Tradicionalmente, en Uruguay, la Dirección Nacional de la Propiedad Industrial, no admitía el registro de dos marcas idénticas o similares que distinguían los mismos productos y servicios, por más que hubiese acuerdo expreso de coexistencia, entre ambos titulares.

El fundamento de la posición de la DNPI, es que la Administración, no solo debe velar por los intereses de los titulares de las marcas, sino también por los del consumidor, que puede confundirse sobre el origen de los productos o servicios a consumir.

Dicha postura fue recogida expresamente en la Ley vigente de marcas, Lay 17.011, artículo 22. 

El mencionado art. 22, y las resoluciones que en él se basaban, eran muy controvertidas por los solicitantes de marcas rechazadas, ya que no se enmarcan en la realidad.

Por un lado la Administración niega el registro, y por otro, el único que puede impedir el uso de una marca, es el titular de la marca registrada.

Si dicho titular, tiene un acuerdo de coexistencia con el titular de la solicitud de la marca igual o confundible, lógicamente, no iniciará acciones para lograr el cese del uso.

Por consiguiente, es muy común que se haya negado el registro de marcas confundibles, pero que en el mercado si coexistan, ya que su uso es tolerado y acordado expresamente por ambos titulares.

La Administración no puede impedir el uso, por lo que los derechos del consumidor, no se ven protegidos por más que se niegue el registro. 

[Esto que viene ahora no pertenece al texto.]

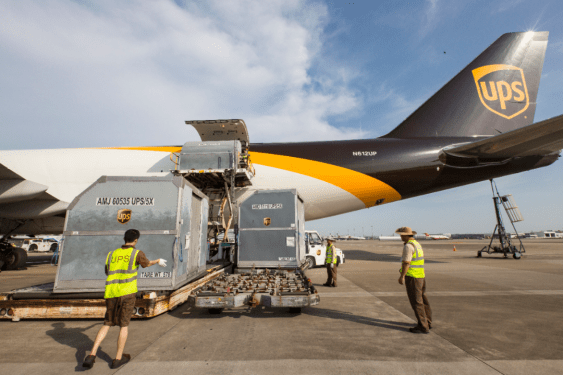 2019 UPS Industrial Buying Dynamics Asia Pacific Study Results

En el año 2011, hubo dos sentencias, una del Tribunal de lo Contencioso Administrativo- órgano jurisdiccional que revisa los actos de la Administración- y otra del Ministerio de Industria, que admitieron los acuerdos de coexistencia, y anularon las Resoluciones de la DNPI que rechazaron el registro de marcas confundibles.

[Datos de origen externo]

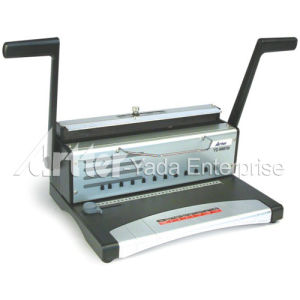 Double Wire Binding Machine (YD-WM760) pictures & photos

En tal sentido, la sentencia N° 478 de fecha 7 de Junio de 2011:  “PRAMER S.C.A. con ESTADO. MINISTERIO DE INDUSTRIA, ENERGÍA Y MINERÍA. Acción de nulidad” (Ficha No. 330/2009), anuló el acto administrativo de la DNPI, que rechazó el registro de la marca “EL GOURMET.COM”, para proteger los productos comprendidos en la Clase Internacional 16, por el antecedente de la marca prerregistrada “GOURMET”, de Kimberly Clark Worldwide Inc.

El Tribunal, por unanimidad amparó la pretensión anulatoria argumentando que la actora es titular de la marca “elgourmet.com”, y pretende el registro de la misma en la Clase 16, a efectos de lanzar al mercado un producto de lectura, como complemento de sus programas televisivos, los cuales pueden verse por TV CABLE, a través de su propia señal.

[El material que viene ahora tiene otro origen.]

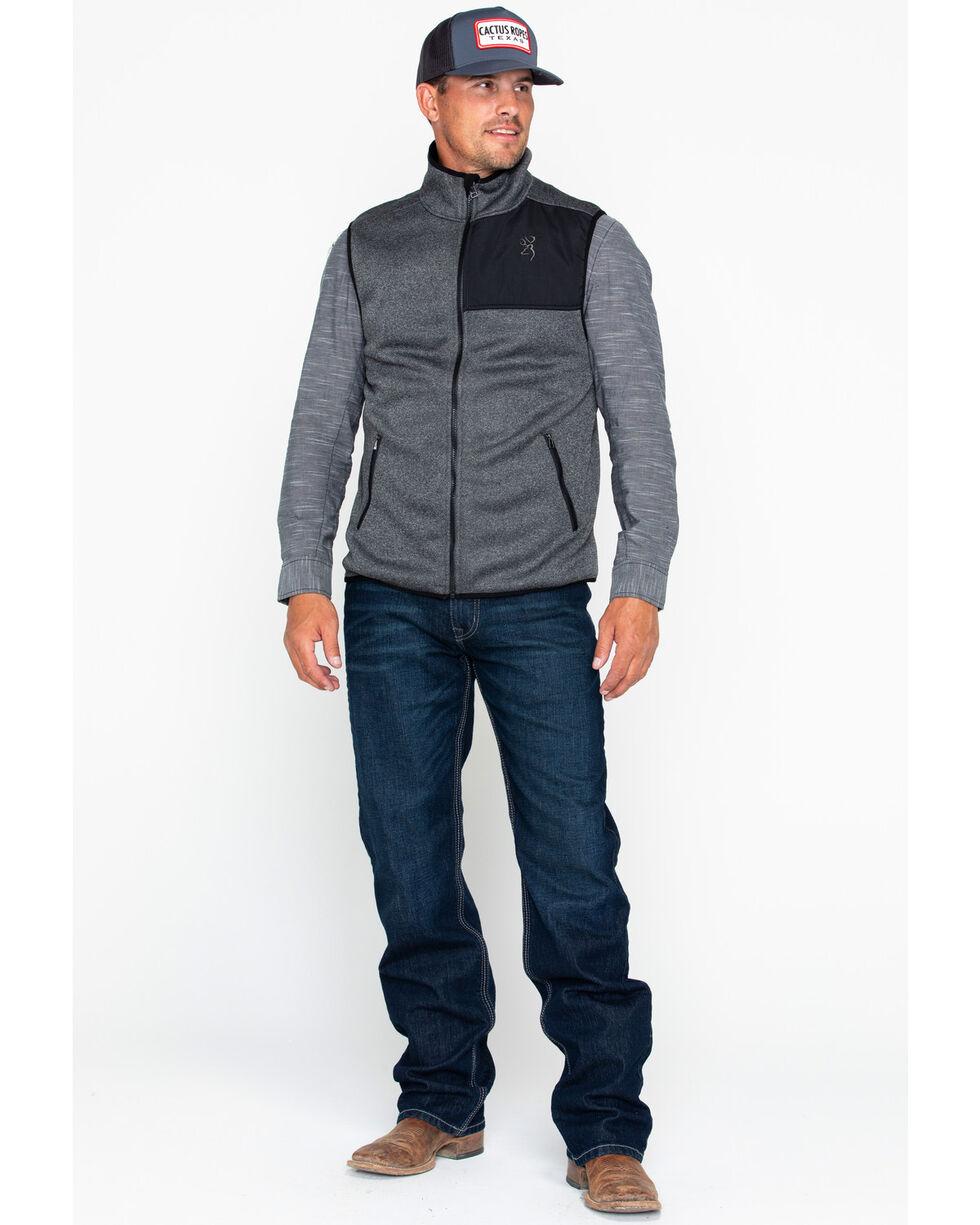 Browning Men's Evans Zip-Up Pocket Vest, Black, hi-res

Por su parte, existe una marca denominada “GOURMET”, que se encuentra pre-registrada en la mencionada categoría, que pertenece a Kimberly Clark Worldwide Inc., quien es titular de una revista que lleva el nombre de la marca. 

Los titulares de ambas marcas, celebraron un convenio de convivencia de signos marcarios, donde el titular de la marca pre-registrada consiente, -bajo ciertas condiciones-, el uso y el registro de la nueva marca, entendiendo que, de ese modo, no existe riesgo alguno de que las mismas sean confundibles.

Luego de analizar las diferencias entre ambas marcas, la Sentencia continúa en el sentido de que, el acuerdo celebrado por los titulares de ambas marcas, es la principal garantía de que las mismas no son posibles de ser confundidas.

Son los propios titulares de las marcas de renombre -como en el caso que nos ocupa-, quienes tienen un primordial interés en que sus marcas no sean confundidas con las de otros.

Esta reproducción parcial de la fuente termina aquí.